After the review, Codex fixed the sitemap, article metadata, cache headers, and base path handling. At the end, it inspected the generated HTML directly and confirmed that the meta tags were really present.
That review was worth adding. When AI reviews what AI wrote, it can miss things under the same assumptions. A separate perspective changes what gets caught.
Numbers
In the final state, the following checks passed:
- TypeScript
- lint
- Vitest: 42 files / 152 tests
- Chromium E2E: 50 tests
- Storybook build
- Astro build
- Visual smoke checks with Playwright
| Item | Next.js | Astro |
|---|---|---|
| build time | 26.74s | 3.41s |
| static output | 11M | 5.5M |
| framework cache/output | .next 184M | .astro 12K |
Build time became much shorter. Output size was about cut in half.
Lighthouse improved on every checked desktop route. Mobile improved on almost every route too. The blog detail performance score dropped by one point, from 72 to 71, but LCP improved from 11040ms to 8836ms, and TBT improved from 65ms to 28ms.
For a personal site of this size, that is a good result.
Closing
What I felt from this migration is that the more I delegate to AI, the more clearly I need to write the completion criteria.

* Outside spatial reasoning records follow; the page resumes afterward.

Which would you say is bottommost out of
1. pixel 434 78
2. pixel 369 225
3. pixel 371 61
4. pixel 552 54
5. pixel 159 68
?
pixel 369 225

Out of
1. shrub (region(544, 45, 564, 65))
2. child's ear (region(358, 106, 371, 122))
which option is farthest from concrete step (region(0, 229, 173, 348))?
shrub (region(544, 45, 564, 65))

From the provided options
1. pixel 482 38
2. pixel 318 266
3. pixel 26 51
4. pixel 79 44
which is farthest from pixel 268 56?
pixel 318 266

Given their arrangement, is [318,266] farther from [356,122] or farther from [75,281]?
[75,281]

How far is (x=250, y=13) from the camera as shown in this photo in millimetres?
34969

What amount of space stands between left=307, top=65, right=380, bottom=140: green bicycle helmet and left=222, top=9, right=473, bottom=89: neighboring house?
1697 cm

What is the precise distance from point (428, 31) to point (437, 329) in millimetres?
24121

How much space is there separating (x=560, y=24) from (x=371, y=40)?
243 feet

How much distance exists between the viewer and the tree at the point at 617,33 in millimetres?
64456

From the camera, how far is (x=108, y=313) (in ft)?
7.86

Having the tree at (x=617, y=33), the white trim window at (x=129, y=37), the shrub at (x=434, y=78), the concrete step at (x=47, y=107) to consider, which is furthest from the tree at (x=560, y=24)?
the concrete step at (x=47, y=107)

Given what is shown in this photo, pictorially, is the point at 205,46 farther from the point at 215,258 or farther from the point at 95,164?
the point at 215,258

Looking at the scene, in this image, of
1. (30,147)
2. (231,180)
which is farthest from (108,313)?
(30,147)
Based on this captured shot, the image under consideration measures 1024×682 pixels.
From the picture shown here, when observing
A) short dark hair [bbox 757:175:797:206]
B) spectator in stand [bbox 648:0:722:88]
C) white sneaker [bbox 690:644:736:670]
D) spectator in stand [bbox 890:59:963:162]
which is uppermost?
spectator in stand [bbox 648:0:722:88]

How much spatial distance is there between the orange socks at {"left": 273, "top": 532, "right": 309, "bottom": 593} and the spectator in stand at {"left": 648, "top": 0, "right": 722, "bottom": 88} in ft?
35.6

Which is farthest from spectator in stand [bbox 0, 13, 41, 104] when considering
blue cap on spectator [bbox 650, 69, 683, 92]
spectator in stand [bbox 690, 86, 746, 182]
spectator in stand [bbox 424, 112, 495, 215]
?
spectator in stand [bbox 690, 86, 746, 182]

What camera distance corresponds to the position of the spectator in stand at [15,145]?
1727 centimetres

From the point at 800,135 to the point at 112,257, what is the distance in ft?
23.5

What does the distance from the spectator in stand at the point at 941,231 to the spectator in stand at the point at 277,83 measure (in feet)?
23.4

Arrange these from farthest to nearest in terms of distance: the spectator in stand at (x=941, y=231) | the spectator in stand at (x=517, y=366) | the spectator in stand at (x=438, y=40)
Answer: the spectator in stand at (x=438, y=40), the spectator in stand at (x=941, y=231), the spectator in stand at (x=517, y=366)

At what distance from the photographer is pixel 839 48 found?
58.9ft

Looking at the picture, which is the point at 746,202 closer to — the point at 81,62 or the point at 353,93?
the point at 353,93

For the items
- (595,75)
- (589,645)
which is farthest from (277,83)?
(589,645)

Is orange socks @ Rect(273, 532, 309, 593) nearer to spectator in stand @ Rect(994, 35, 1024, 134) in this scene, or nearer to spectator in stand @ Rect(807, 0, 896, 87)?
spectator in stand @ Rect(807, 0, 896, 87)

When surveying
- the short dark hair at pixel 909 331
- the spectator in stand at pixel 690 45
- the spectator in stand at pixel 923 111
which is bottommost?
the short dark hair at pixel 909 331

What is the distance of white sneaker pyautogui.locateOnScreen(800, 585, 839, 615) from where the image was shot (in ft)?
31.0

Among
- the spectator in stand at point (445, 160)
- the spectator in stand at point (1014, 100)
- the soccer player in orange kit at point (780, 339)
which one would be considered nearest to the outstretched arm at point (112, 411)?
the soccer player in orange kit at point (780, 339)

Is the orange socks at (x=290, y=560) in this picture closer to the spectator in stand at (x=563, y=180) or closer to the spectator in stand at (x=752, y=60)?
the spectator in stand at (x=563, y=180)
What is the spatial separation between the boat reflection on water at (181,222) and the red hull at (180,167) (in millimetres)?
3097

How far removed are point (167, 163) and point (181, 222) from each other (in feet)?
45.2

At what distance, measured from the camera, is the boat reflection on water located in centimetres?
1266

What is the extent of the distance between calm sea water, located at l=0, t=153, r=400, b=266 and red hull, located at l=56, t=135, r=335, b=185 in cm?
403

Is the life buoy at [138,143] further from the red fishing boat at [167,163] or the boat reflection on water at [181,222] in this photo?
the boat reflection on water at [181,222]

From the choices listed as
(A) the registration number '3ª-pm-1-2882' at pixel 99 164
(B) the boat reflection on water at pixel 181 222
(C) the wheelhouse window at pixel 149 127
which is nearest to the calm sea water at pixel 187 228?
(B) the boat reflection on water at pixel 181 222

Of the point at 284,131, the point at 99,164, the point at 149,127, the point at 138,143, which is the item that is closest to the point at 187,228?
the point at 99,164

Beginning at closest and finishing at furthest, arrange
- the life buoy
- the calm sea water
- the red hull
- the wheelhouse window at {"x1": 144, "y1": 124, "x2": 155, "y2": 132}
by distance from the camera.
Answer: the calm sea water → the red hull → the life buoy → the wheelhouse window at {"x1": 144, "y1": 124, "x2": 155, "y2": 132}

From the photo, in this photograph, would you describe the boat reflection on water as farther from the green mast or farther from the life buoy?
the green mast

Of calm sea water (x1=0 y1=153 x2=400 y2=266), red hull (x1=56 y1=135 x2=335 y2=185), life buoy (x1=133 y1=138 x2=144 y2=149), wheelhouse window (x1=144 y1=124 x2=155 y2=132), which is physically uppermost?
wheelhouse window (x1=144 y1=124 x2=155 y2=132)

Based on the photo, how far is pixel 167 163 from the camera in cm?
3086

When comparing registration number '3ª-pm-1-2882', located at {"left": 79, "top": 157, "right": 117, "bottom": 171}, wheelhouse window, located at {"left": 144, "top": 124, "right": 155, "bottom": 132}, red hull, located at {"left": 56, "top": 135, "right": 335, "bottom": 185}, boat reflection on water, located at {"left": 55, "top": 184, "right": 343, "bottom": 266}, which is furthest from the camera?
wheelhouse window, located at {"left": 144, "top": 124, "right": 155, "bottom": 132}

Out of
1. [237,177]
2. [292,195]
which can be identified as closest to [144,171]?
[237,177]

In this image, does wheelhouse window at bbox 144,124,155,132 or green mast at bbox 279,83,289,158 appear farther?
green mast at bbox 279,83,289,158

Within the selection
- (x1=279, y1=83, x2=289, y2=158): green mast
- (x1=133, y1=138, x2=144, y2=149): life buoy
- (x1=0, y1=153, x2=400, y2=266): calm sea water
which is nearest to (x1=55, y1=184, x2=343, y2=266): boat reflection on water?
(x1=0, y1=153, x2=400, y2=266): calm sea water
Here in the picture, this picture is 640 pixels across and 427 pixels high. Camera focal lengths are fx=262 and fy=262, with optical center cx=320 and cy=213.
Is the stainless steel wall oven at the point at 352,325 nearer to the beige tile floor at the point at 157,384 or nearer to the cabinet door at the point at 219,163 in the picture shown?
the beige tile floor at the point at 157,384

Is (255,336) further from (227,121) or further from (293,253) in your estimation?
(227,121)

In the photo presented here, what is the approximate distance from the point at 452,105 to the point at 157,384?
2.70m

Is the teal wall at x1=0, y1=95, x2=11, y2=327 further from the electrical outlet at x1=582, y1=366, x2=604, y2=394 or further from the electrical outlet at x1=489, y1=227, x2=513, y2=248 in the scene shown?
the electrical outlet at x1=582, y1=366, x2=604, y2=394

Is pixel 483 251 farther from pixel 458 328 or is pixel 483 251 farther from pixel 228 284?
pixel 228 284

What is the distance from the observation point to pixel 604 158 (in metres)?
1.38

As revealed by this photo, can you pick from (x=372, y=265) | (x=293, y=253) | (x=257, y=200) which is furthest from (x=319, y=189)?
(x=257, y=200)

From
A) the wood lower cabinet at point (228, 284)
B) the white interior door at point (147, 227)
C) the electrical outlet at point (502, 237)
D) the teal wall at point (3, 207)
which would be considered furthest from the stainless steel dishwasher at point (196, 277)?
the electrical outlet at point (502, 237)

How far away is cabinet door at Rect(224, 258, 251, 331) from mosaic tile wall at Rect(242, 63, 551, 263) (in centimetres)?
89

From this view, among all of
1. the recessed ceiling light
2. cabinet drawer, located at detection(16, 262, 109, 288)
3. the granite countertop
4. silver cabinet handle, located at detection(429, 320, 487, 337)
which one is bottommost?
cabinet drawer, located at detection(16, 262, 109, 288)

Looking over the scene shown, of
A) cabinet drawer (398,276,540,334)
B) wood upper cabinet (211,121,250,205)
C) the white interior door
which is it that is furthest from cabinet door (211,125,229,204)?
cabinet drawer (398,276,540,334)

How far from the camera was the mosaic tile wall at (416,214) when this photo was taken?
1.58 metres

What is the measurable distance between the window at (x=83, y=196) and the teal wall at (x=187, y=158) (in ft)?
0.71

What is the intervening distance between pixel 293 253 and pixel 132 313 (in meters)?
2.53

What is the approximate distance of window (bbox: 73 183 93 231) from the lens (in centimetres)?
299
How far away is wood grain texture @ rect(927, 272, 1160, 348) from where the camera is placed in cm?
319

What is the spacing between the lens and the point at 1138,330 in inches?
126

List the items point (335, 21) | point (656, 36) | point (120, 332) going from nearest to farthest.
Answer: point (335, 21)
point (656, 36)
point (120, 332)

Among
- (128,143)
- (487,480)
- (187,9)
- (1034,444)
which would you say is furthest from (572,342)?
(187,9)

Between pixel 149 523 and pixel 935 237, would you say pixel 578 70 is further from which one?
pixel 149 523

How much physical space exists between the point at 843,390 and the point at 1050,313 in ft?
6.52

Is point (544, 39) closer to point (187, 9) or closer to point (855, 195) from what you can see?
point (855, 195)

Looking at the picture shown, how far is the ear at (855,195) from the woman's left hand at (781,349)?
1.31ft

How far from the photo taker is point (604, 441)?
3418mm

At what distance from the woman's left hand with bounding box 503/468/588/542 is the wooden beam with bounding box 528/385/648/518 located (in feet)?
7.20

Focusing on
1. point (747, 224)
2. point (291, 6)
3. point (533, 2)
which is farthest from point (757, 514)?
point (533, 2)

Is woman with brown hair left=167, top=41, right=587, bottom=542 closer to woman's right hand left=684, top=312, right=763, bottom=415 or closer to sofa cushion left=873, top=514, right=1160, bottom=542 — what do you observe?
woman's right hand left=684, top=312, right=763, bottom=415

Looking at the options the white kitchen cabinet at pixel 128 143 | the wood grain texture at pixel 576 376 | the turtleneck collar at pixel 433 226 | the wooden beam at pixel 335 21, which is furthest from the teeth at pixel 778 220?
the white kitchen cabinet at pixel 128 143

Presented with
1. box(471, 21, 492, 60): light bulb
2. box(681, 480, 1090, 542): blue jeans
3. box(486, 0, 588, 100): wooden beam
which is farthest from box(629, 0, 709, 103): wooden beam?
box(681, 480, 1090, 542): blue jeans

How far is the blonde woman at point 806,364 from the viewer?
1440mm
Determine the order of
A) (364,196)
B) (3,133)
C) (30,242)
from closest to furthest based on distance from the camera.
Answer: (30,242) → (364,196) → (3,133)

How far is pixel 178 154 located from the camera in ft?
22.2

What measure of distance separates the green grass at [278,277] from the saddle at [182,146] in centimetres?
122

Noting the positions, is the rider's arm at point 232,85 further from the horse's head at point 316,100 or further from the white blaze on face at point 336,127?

If I had only said "migrate this to Astro," it probably would have reached the point where the site appeared to work. But once URLs, SEO, deployment, performance, E2E, and review are included, defining the conditions first matters a lot.
The biggest human job was not writing code. It was deciding what must not break.
For a personal site of this size, if the build and test loop already exists, AI-led framework migration is very realistic. But if the human side does not own the definition of done, the migration can easily stop at "it looks fine."
Next time I do a similar migration, I would add snapshot tests for SEO metadata and sitemap URLs before starting. Those were the points the reviewer caught this time, so I want them guarded mechanically from the beginning.